> _Extrait du document_:
•••

Tracteur LTB : un row crop à la française

Dans l'immédiat après-guerre, la France dévastée et pillée manque de tout. La situation du machinisme agricole est préoccupante. Les usines sont pour la plupart sinistrées. En raison du manque de matières premières et de machines-outils en bon état, la remise en route est difficile. Les surplus de l’armée sont salvateurs. Le LTB en est la preuve. Texte et photos Patrick Negro

A la sortie de la seconde guerre mondiale, les surplus de l'armée américaine ont l'avantage d'être abondants et de qualité. Cette disponibilité permet à des petits constructeurs de produire leurs fabrications avec des composants fiables. Une petite firme champenoise, LTB, pour « La Technique Ballu », se lance alors dans la construction d’un tracteur. Le LTB a vraiment une allure curieuse :  toute la partie motrice et le poste de conduite sont à l'arrière. A l'avant, le châssis se termine par un nez fin et long, comportant un contrepoids à l'extrémité. La motricité provient d'un moteur de Jeep, l'increvable Go Devil, un 4-cylindres à soupapes latérales de 60 ch à 3 600 tr/min, mais dont la puissance sera abaissée pour l'usage agricole. À cette fin, un carburateur plus petit est installé et un jeu plus important est donné aux soupapes.

La robustesse du moteur Willys Go Devil est légendaire. Au premier plan, la batterie a été posée sur un support extérieur. Initialement disposée dans la poutre avant, elle était difficile d'accès.

En cas de défaillance du démarreur il est possible de lancer le moteur à la manivelle.

Le moteur est associé à une boîte de vitesses à trois rapports ainsi qu’à une boîte relais à deux rapports courts provenant de la Jeep, qui lui permettent de « grimper aux arbres ». Le pont arrière, également d'origine américaine, est le pont médian d'un camion GMC. Le train avant comporte deux roues de Jeep très rapprochées, ce qui confère au tracteur, une allure de row crop. Une particularité du LTB réside dans son système d'attelage en avant de l'axe de l'essieu arrière, ce qui, en cas d'effort, augmente l'adhérence des roues motrices. Cet effet se trouve accentué par le bras de levier de la poutre avant et son contrepoids. La force exercée par le contrepoids avant a aussi pour effet de neutraliser le risque de cabrage.

 

Le tableau de bord est réduit à sa plus simple expression.

Les organes de motorisation et de transformation ne sont pas les seuls d'origine américaine. Le volant, le boîtier de direction proviennent de la Jeep, tout comme les éléments du tableau de bord. Quant aux pédales d’accélérateur, de freins et d'embrayage, elles sont taillées dans des morceaux de châssis de GMC.

•••

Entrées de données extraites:
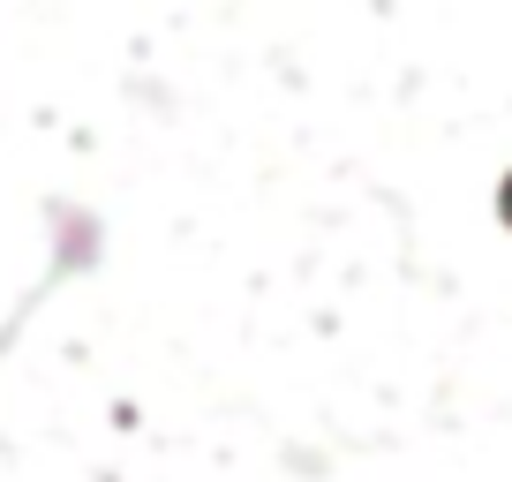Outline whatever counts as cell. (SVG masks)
<instances>
[{
    "instance_id": "1",
    "label": "cell",
    "mask_w": 512,
    "mask_h": 482,
    "mask_svg": "<svg viewBox=\"0 0 512 482\" xmlns=\"http://www.w3.org/2000/svg\"><path fill=\"white\" fill-rule=\"evenodd\" d=\"M497 211H505V219H512V181H505V189H497Z\"/></svg>"
}]
</instances>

•••

> _Consignes_:
1. Mettez à jour le passage de l'article sur le tracteur LTB qui commence aux mots « Les organes de » et s'arrête après « châssis de GMC. ». Remplacez-y « boîtier de direction » par « mécanisme de direction ».
2. Prolongez l'article sur le tracteur LTB au-delà de sa dernière phrase.

> _Réponses_:
1.
Les organes de motorisation et de transformation ne sont pas les seuls d'origine américaine. Le volant, le mécanisme de direction proviennent de la Jeep, tout comme les éléments du tableau de bord. Quant aux pédales d’accélérateur, de freins et d'embrayage, elles sont taillées dans des morceaux de châssis de GMC.

2.
La poutre avant qui surplombe le pivot de direction a été fabriquée à partir de morceaux de châssis de GMC soudés.

A cette époque, il était très difficile de se procurer de l'acier et de la tôle. Sans puissance industrielle ou « relations politiques », trouver une entreprise d'emboutissage pour produire des pièces était également impossible. Là encore, c'est aux GMC et au système D qu'il fallait faire appel. La poutre avant du LTB est constituée des morceaux de châssis du célèbre camion savamment coupés et soudés. Les roues arrière sont de fabrication spécifique. Seules les jantes proviennent d'un GMC. Le capot et l'embryon de carrosserie sont fabriqués par LTB.

Gros plan sur l'une des roues motrices de fabrication spécifique. Seule la jante provient d'un GMC.

Ce tracteur atypique, dont les photos illustrent cet article, a été donné au musée de la Bertauge (Marne) dans le courant des années soixante-dix. Malgré son abandon pendant des décennies, il n'a pas trop subi les outrages du temps. Il est complet et non grippé. Son moteur est d'origine, hormis le carburateur qui provient d'une Peugeot 404.
La restauration a débuté par un nettoyage complet, avant une vidange de l’huile moteur et le remplacement du carter rongé par la rouille. La révision de l’allumeur s’est accompagnée du remplacement à neuf du rupteur et du condensateur. Ont suivi les révisions du démarreur, de la dynamo et de la pompe à essence. La pompe à eau corrodée a été remplacée. Quant au réservoir d'essence, il s’est vu protégé par un traitement Restom. Tout le circuit de freinage a également été refait à neuf : changement du maître-cylindre et des cylindres récepteurs, regarnissage des segments de freins et remplacement des flexibles. La réparation s’est poursuivie par la monte de pneus neufs à l'arrière et la pose d'un carburateur Solex pour usage agricole. La seule modification concerne la pose d'un support de batterie extérieur. En effet, à l'origine, le support de batterie se trouvait dans la poutre avant, derrière les roues. Pour remplacer la batterie il fallait donc démonter une roue, ce qui n'était vraiment pas très pratique. Les phares ont été rénovés et le tableau de bord révisé. Enfin, l’équipe de la Bertauge s’est investie dans les classiques travaux de tôlerie et de peinture.

La plaque du constructeur nous apprend que ce LTB est le cinquième exemplaire fabriqué.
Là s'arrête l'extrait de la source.